# Thevenin equivalent with independent source

I'm struggling with analyzing this circuit:

simulate this circuit – Schematic created using CircuitLab

$R_1 = 5\Omega$

$R_2 = 5\Omega$

$R_3 = 2.5\Omega$

$R_4 = 5\Omega$

Voltage source = 5 V

The task is to determine the Thevenin equivalent (Vth and Rth) between a and b respectively (black boxes). I'm not sure how to approach this question. Could anyone help me to get started?

• The voltage source you put there is a sine wave source. You're saying it's 5VDC? – tokamak Mar 10 '16 at 20:02
• Oops, yes that's what I meant. I'm not used to drawing schematics online. – Steve Mar 10 '16 at 20:03
• Also this is clearly a homework problem, which is ok, but you're required to explain what you've tried yourself to solve the problem first before anyone can help you. – tokamak Mar 10 '16 at 20:04
• Okay. I've tried determining Req by removing the voltage source from its current position and moved it around so the voltage now goes through R1. This means R3 and R4 are now in series and are parallel with R2, which allows me to determine Req. By doing this, I get Req to be 3 Ohms. This is equivalent to Rth as far as I understand. I can now calculate Vth: 5 V*3 Ohms/(3 Ohms + 5 Ohms) = 1.875 V = Vth – Steve Mar 10 '16 at 20:15
• @Steve No, you place a short where voltage source is, then you calc the equivalent resistance. And you calculate the voltage A-B as it is now, then you have Veq, Req. – Marko Buršič Mar 10 '16 at 20:40

The best way to solve these examples is usually by using source transformations.

1. Convert V1 into a current source V1/R2 --> I1 = 5V/5ohm = 1A. R2 is now parallel to the current source.
2. Combine R1 and R2 (they are now parallel) -> R = 2.5 ohm
3. Convert the current source back to a voltage source, V = I1 * R = 2.5V. R is now in series with the voltage source.
4. Combine R with R3 --> R' = 5 ohm
5. Convert this back to a current source I = 2.5V / 5ohm = 0.5A. R' is now parallel to the current source and parallel to R4.
====
» **STUDY QUESTIONS**
[a] In the thread about finding a Thevenin equivalent, what current results when V1 is converted into a current source in the first step of the source transformation?
[b] Copy each of the six rows in Block 1 below word for word, keeping only the caption text and leaving out the pictures.

» **SUPPLIED RECORDS**
====
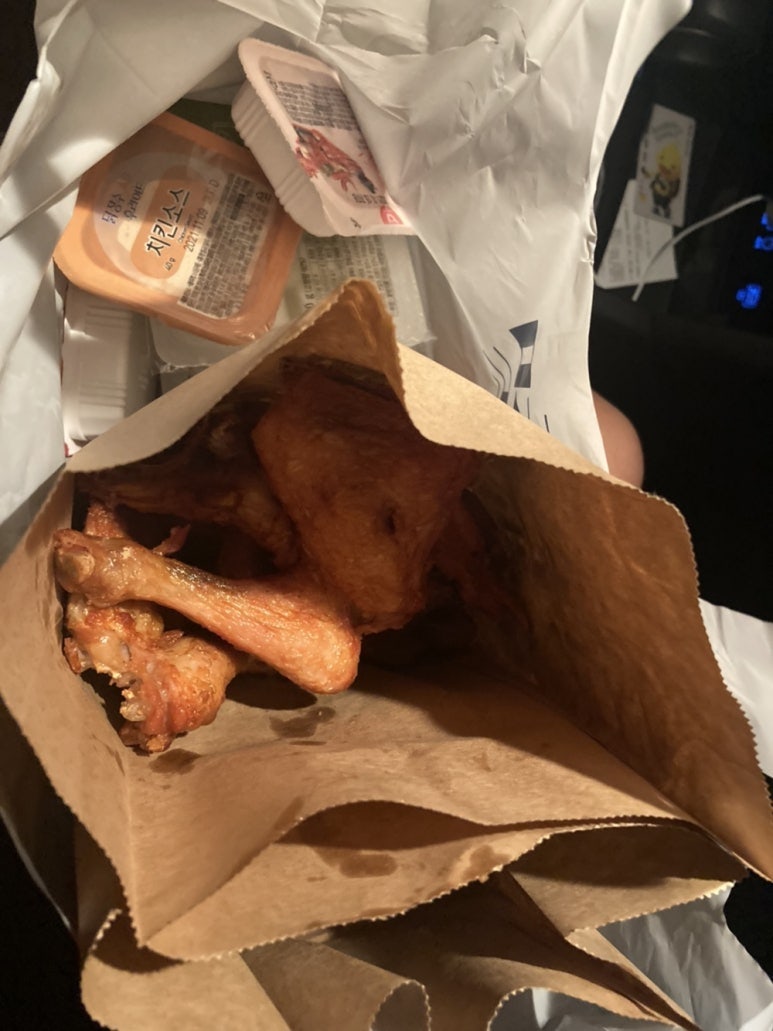닭장수후라이드 오스카빌점 사진 6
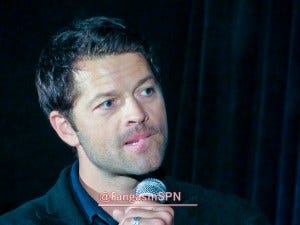 That little lip bite tho...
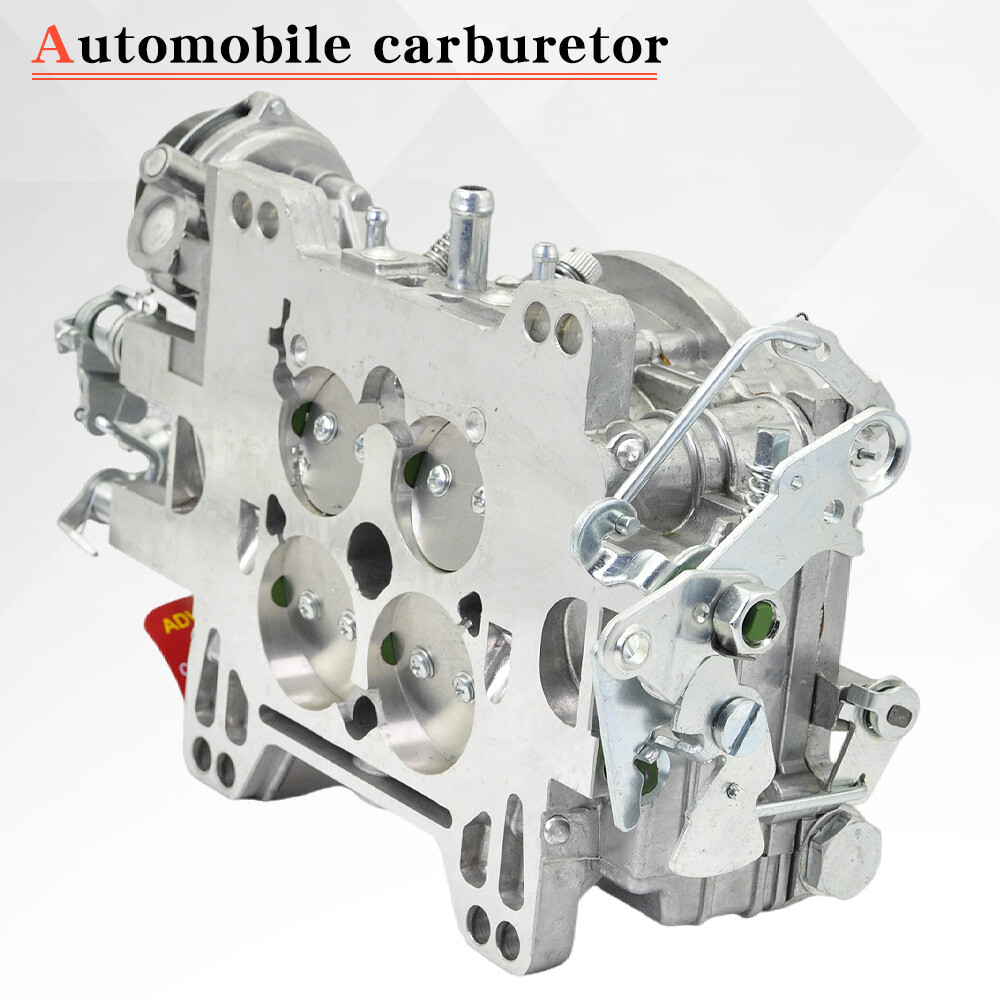 Carburetor w/ Electric Choke For Edelbrock 1406 Performer 600 CFM 4 BBL Chevelle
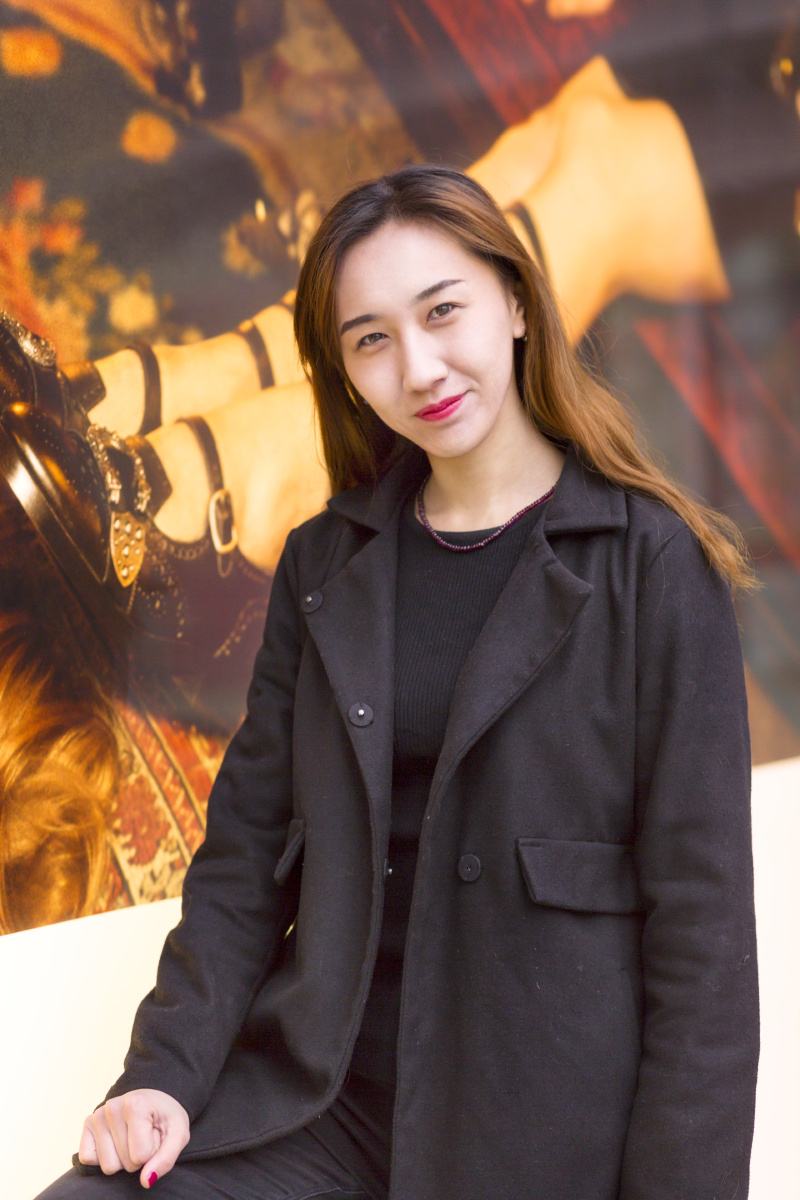 商场-街拍 - 人像, 街拍, 35mm, 85mm, 情绪, 后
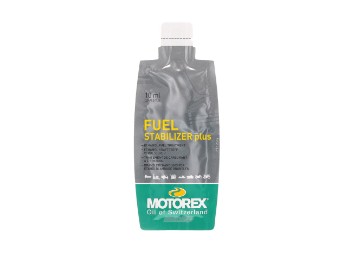 MOTOREX Fuel Stabilizer plus Kraftstoff Konservierung Alterungsschutz 10ml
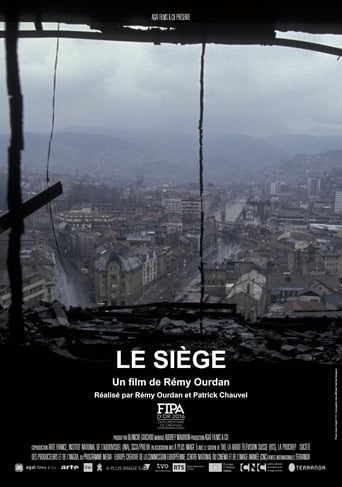 Poster of The Siege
====
» **ANSWERS FOR THIS EXERCISE**
[a] 1 A (5 V divided by 5 ohms).

[b]
닭장수후라이드 오스카빌점 사진 6
 That little lip bite tho...
 Carburetor w/ Electric Choke For Edelbrock 1406 Performer 600 CFM 4 BBL Chevelle
 商场-街拍 - 人像, 街拍, 35mm, 85mm, 情绪, 后
 MOTOREX Fuel Stabilizer plus Kraftstoff Konservierung Alterungsschutz 10ml
 Poster of The Siege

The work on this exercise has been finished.